▶ [Directives]
1/ Reproduce the passage of the opinion piece starting with "Every institution on" and going on through "him by crookery.", and swap "institution" for "organization".
2/ Carry on writing the opinion piece from the point where it stops.

The conquest of America 232

All those who with their votes or their assistance in the ballot-cheating got the Democrats into power, are guilty of destroying the America that was free, prosperous, ruled by law, and protected by a well-trained well-equipped military.

Now we are not only poorer, but impeded in all we do. Travel? You may need certification. Learn? Only approved topics and authorized dogma. Start a business? Get a license.

Every institution on which we used to be able to rely, has been corrupted, weakened, or destroyed.

The presidency was captured by fraud. A duly elected Republican president was twice impeached for no offense, no crime, while the offenses or crimes he was accused of were openly and brazenly committed by his accusers, including the fraudulent official who succeeded him by crookery.

We can no longer rely on the rule of law. Real insurrectionists who torched city centers, looted, murdered, threatened governmental authority, go unpunished, while people who walked into the Capitol and out again a few minutes later are imprisoned without trial for a year, ill-treated, and finally threatened with long prison sentences if they don’t confess to criminal acts they never performed – which will send them to prison anyway. The initiators of the “Russia-collusion” hoax – Hillary Clinton and her political lieutenants – have not been called to account. Applicants for legal immigration are kept waiting for years, while illegal aliens pour over the border unimpeded and are immediately given housing, schooling, health care, and even voting rights.

The House of Representatives is the staff quarters of a vindictive old woman. The Senate can be toyed with by a moronic vice-president.

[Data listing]
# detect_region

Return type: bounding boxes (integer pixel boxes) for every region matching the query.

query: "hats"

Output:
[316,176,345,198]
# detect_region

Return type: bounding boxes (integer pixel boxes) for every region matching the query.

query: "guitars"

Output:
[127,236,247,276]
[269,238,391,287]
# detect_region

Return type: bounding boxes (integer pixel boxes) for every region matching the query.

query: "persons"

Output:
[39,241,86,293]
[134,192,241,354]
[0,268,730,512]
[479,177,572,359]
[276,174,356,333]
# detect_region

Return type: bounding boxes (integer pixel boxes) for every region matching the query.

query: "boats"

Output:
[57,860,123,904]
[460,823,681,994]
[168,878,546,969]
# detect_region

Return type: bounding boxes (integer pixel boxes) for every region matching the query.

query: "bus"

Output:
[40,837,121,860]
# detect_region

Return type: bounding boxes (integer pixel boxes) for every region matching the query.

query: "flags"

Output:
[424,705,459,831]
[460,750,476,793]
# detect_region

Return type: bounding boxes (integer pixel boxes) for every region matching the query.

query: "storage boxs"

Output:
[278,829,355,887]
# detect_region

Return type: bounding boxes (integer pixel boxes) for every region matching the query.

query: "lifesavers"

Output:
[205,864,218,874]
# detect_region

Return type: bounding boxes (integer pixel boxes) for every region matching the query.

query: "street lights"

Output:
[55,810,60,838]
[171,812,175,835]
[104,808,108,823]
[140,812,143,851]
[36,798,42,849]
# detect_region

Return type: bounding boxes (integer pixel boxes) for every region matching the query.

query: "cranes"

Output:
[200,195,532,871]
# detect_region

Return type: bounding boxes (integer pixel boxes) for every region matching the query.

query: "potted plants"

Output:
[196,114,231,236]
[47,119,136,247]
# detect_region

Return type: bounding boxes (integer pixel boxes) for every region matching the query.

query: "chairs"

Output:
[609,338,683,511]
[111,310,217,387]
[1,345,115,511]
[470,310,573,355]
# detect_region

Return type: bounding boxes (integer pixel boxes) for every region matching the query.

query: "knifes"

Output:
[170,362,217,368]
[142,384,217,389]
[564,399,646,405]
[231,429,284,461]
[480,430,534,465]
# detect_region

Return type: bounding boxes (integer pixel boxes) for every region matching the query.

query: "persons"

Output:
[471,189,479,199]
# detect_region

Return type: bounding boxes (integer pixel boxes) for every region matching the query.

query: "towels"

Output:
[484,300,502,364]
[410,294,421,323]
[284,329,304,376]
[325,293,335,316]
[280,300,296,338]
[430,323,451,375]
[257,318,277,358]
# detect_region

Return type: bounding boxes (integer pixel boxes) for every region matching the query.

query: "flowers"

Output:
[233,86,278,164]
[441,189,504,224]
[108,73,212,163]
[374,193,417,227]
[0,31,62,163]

▶ [Task results]
1/
Every organization on which we used to be able to rely, has been corrupted, weakened, or destroyed.

The presidency was captured by fraud. A duly elected Republican president was twice impeached for no offense, no crime, while the offenses or crimes he was accused of were openly and brazenly committed by his accusers, including the fraudulent official who succeeded him by crookery.

2/
The Supreme Court  is under threat of extinction. The junta in power wants to turn it into a rubber-stamping bureau that will support one party rule forever. 

Victor Davis Hanson writes at the Daily Signal:

Court-packing—the attempt to enlarge the size of the Supreme Court for short-term political purposes—used to be a dirty word in the history of American jurisprudence.

The tradition of a nine-person Supreme Court is now 153 years old. The last attempt to expand it for political gain was President Franklin Roosevelt’s failed effort in 1937. FDR’s gambit was so blatantly political that even his overwhelming Democratic majority in Congress rebuffed him.

Yet now “court packing” is a law school cause celebre. It is hailed as a supposedly quick fix to reverse the current 5-4 conservative majority.

Recently, a rough draft of an opinion purportedly overturning the Roe v. Wade decision that had legalized abortion in all 50 states was leaked to the media by someone inside the court.

That insider leak of a draft opinion was a first in the modern history of the Supreme Court. It violated all court protocols. Yet it was met with stunning approval from the American left.

The leaker either intended to create a preemptive public backlash against the purported court majority in the hope that one or two justices might cave and switch under pressure—or to gin up the progressive base to fend off a likely disaster in the November midterm elections.

The recent leak, however, is consistent with a left-wing assault on the court that has intensified over the last five years. Democrats have gone ballistic ever since former President George W. Bush’s and especially former President Donald Trump’s appointees solidified a conservative majority.

During Brett Kavanaugh’s confirmation hearings in 2018, protesters stormed the Senate chambers in protest. …

Later in spring 2020, Sen. Chuck Schumer, D-N.Y., whipped up a protest crowd right in front of the Supreme Court. He directly threatened Justices Neil Gorsuch and Kavanaugh:

I want to tell you, Gorsuch, I want to tell you, Kavanaugh, you have released the whirlwind and you will pay the price. You won’t know what hit you if you go forward with these awful decisions.

What exactly did Schumer mean by “you will pay the price” or “you won’t know what hit you”?

Who or what would hit the two justices—and how exactly?

But it is not just the court the left is targeting. Long-standing institutions and even constitutional directives are now fair game.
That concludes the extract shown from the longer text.